++++ GIVEN PASSAGE ++++
I don't tend to believe the hype and especially not the 30 day rule. I've run (and own) too many 2-strokes that have fuel that's more than 1 year old, maybe close to 2 years in my snowblowers. I should probably dump the snowblower fuel. Anyway, I'll pour it into my solvent tank or the neighbor's weedeater.
je


----------



## dingeryote (Apr 22, 2012)

Lawnmower, splitter, trash pumps, pressure washer.

Any 4 cycle will handle slightly degraded gas better than a 2 cycle.

If it's really nasty, it gets mixed with Diesel and used for Woof juice on brush piles.

Stay safe!
Dingeryote


----------



## McCulloch1-52 (Apr 22, 2012)

Dump it in a tractor.


----------



## H 2 H (Apr 23, 2012)

o8f150 said:


> brush pile for me



I've been going thru atleast 3 gallons a month (2 cycle gas) so it doesnt matter to me 

But I don't keep any gas for over thirty days :msp_smile:

The gas that is over thirty days old I use to start fires in burning barrow and fire pit


----------



## AR200 (Apr 23, 2012)

Dump it in the lawn mower with a some straight gas. I use to love running my dirt bike 2 stoke gas in the mower if it sat too long I love the smell. Don't have a 2 smoke anymore. Made me feel like I was riding. We have several non ethanol stations arond here and I always use them and put stabil in the tank with the oil. Ethanol is bad for anything with a carburetor. If you run everyday maybe not the case but I don't want to chance it when I can get mm ethanol.


----------
++++
> _WRITTEN TASKS_:
(A) Reproduce a portion of the forum thread verbatim, starting at the words "I don't tend" and ending after the words "dingeryote (Apr 22, 2012)".
(B) State whether each statement below agrees with the forum thread, answering yes or no and quoting the deciding words: (i) dingeryote writes that a 4 cycle engine handles slightly degraded gas better than a 2 cycle engine; (ii) H 2 H keeps some gas for more than thirty days; (iii) AR200 still owns a two-stroke.
++++ EXTRACTED RECORDS ++++
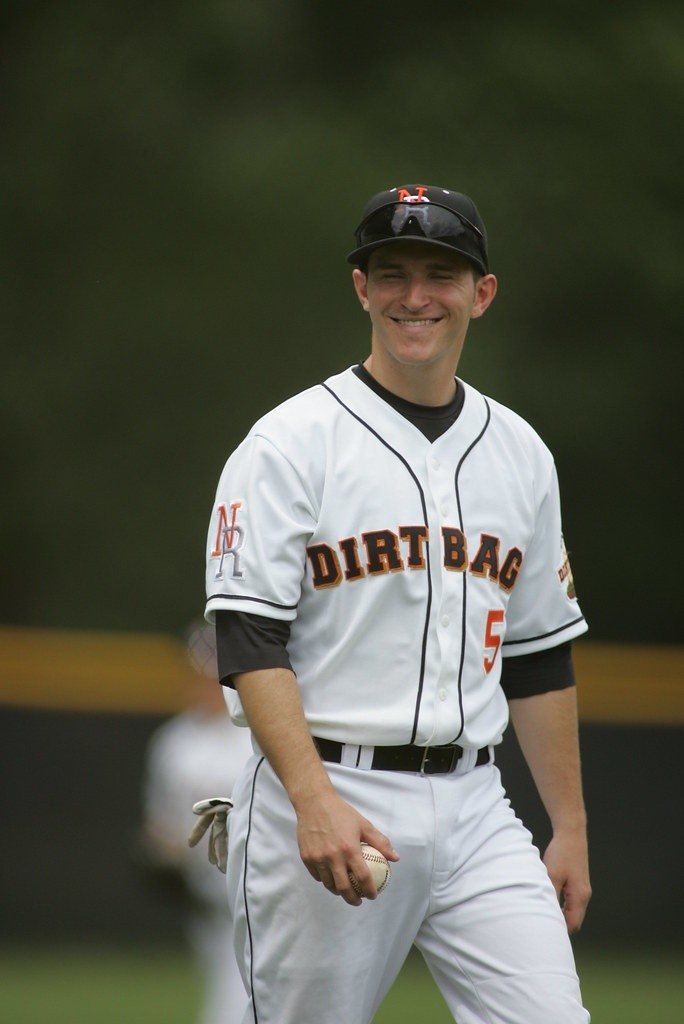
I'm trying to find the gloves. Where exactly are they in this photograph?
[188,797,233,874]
++++
++++ EXTRACTED RECORDS ++++
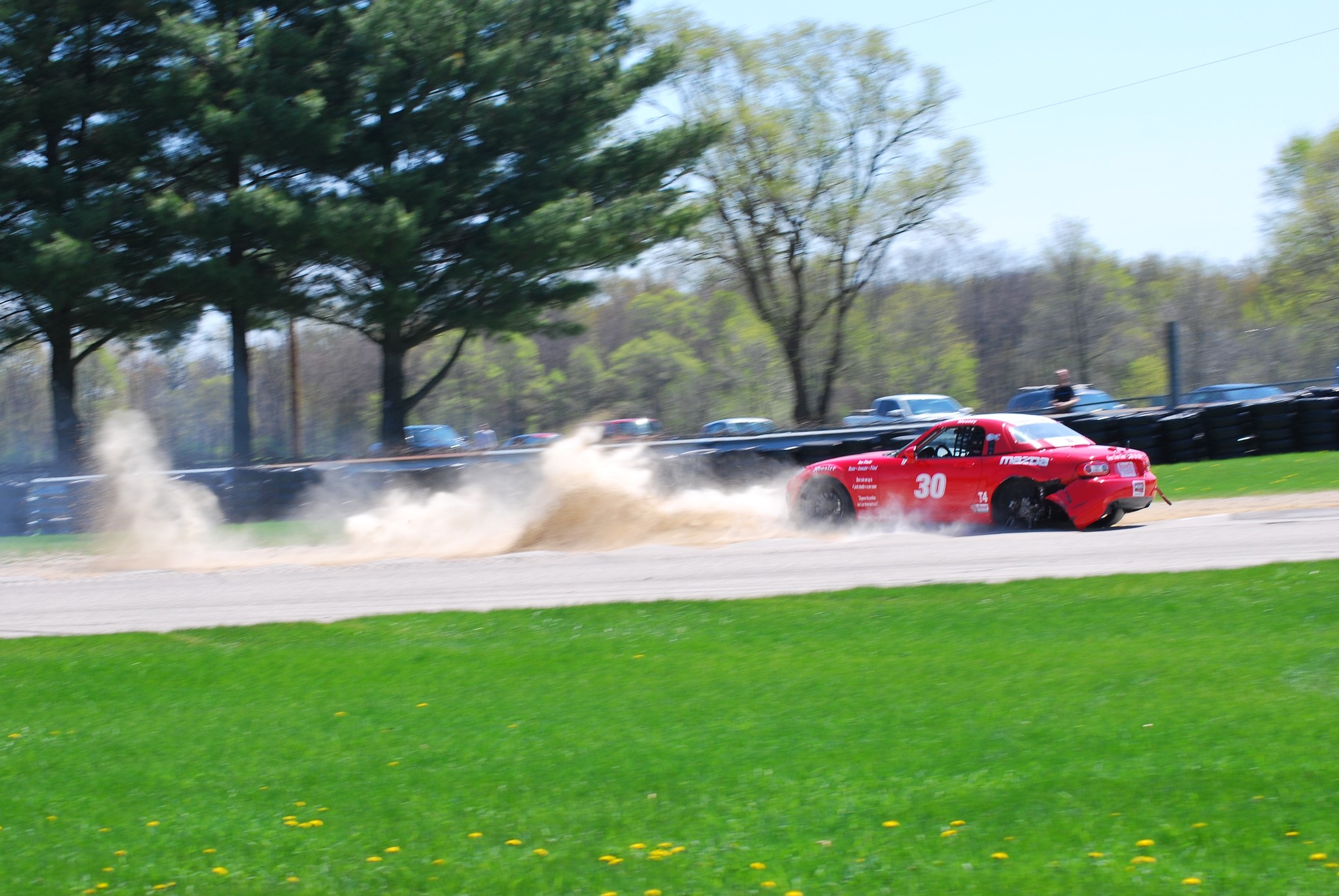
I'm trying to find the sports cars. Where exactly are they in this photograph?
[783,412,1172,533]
++++
> _FULL SOLUTIONS_:
(A)
I don't tend to believe the hype and especially not the 30 day rule. I've run (and own) too many 2-strokes that have fuel that's more than 1 year old, maybe close to 2 years in my snowblowers. I should probably dump the snowblower fuel. Anyway, I'll pour it into my solvent tank or the neighbor's weedeater.
je


----------



## dingeryote (Apr 22, 2012)

(B)
(i) Yes: "Any 4 cycle will handle slightly degraded gas better than a 2 cycle."
(ii) No: "But I don't keep any gas for over thirty days"
(iii) No: "Don't have a 2 smoke anymore."